Pour résumer les dernières infos, Laurence Ferrari serait courtisée par TF1 (son ancien employeur). Laurent Ruquier va arrêter sa quotidienne sur France 2. Il serait remplacé par... on ne sait qui. Stéphane Bern. Ou Marc-Olivier Fogiel. Oui, mais... Marc Olivier Fogiel (qui a confirmé à 20 Minutes avoir été contacté par France 2) voudrait rester sur M6, peut-être pour une nouvelle émission. Selon son attachée de presse, « il aimerait se détacher du talk au sens large pour se recentrer sur son métier de journaliste, faire plus d'actu ». Comme un JT ? Hop ! Les spéculations repartent.

Mais pourquoi tant de mousse médiatique pour des annonces qui n'en sont pas vraiment ? « C'est de la com ! explique Christian Blachas, directeur de CB News. D'abord, c'est une guerre psychologique, pour faire monter et descendre les prix des animateurs. Ensuite, les chaînes se positionnent, envoient des messages positifs aux milieux publicitaires et financiers afin de leur montrer qu'elles innovent, réfléchissent à une stratégie. C'est crucial, car elles dépendent de la manne publicitaire et le marché de la pub télé ne va pas bien. »
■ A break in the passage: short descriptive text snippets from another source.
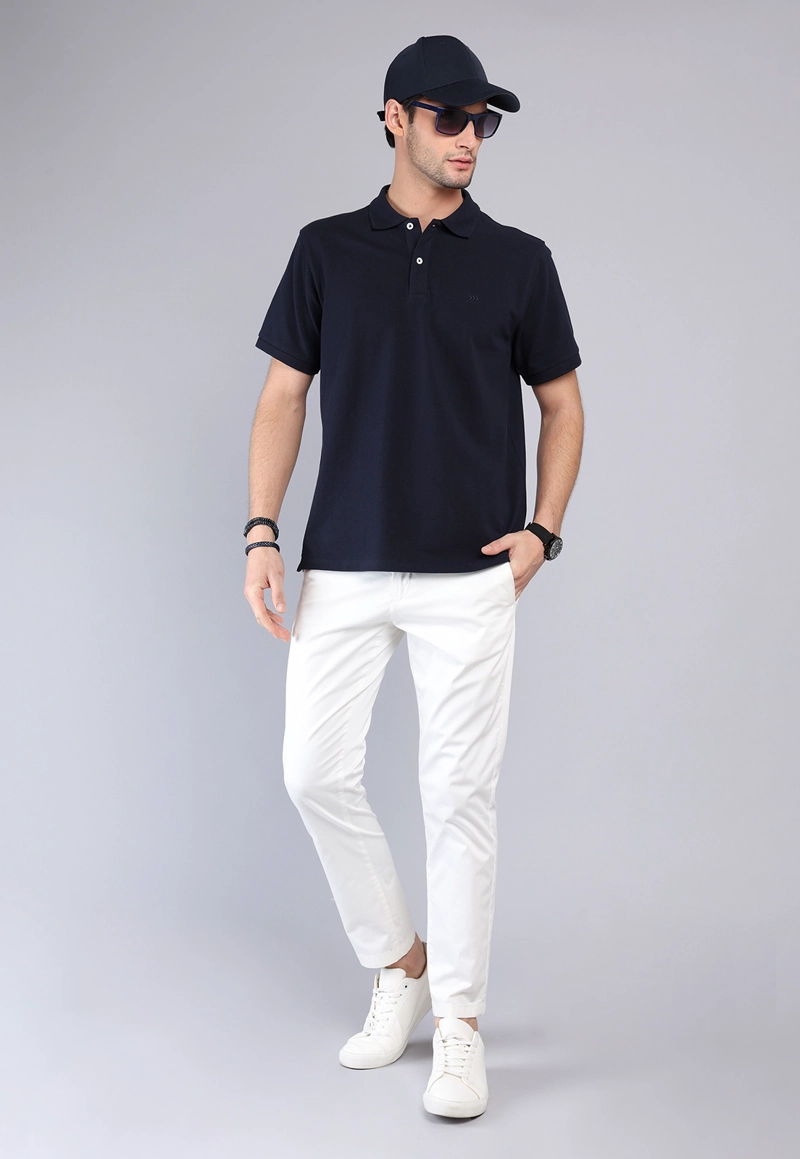 POLERA PIQUE MANGA CORTA ARROW - 4
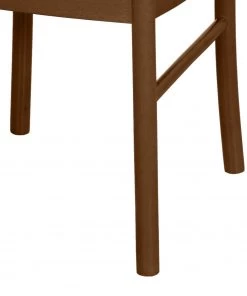 Velvet Studio Armlehnenstuhl Rosita - Webstoff / Buche massiv - Camel / Nussbaum -Deutschland Stühle Verkaufs-Shop 1000274324 210709 14180000205 DETAILS P000000001000274324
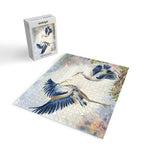 Great Blue Heron Couple Jigsaw Puzzle Gallery Image 2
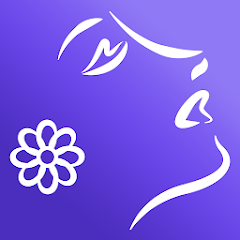 Logo de la aplicación Perfect365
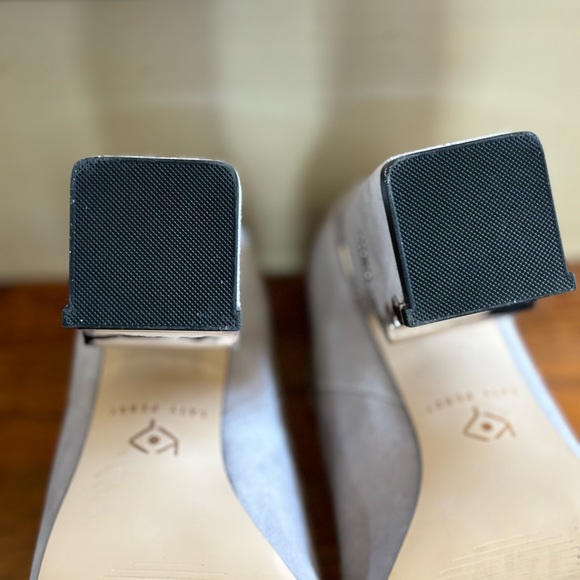 Katy Perry Gypsy Suede Nude Boots - Size 7.5 - Picture 7 of 8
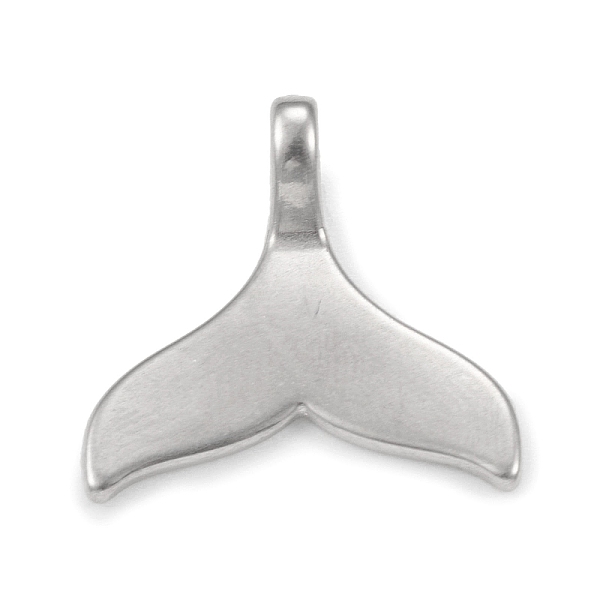 PandaHall 304 Stainless Steel Pendants, Fishtail Charm, Stainless Steel Color, 17x17.5x3.5mm, Hole: 1.2x3mm 304 Stainless Steel Fish
PandaHall 304 Stainless Steel Pendants, Fishtail Charm, Stainless Steel Color, 17x17.5x3.5mm, Hole: 1.2x3mm 304 Stainless Steel Fish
Quant à l'audience des hertziennes, elle n'est pas plus folichonne, notamment du fait de la concurrence de la TNT. « On ne s'attendait pas à ce qu'elle baisse de manière aussi violente cette année, souligne Philippe Nouchi, directeur des études audiovisuelles de Zénithoptimédia. Dans ce contexte, les chaînes doivent montrer qu'elles bougent. » En sachant que l'effet papillonnant du buzz a intérêt à être suivi de chiffres plus terre à terre. « On travaille sur du concret, du rationnel : l'audience ! C'est en fonction d'elle qu'on programme des campagnes, note un responsable de régie publicitaire. Le buzz peut contribuer à une meilleure image. Mais si l'audience n'est pas au rendez-vous... » La jolie saison des piapias n'a qu'un temps.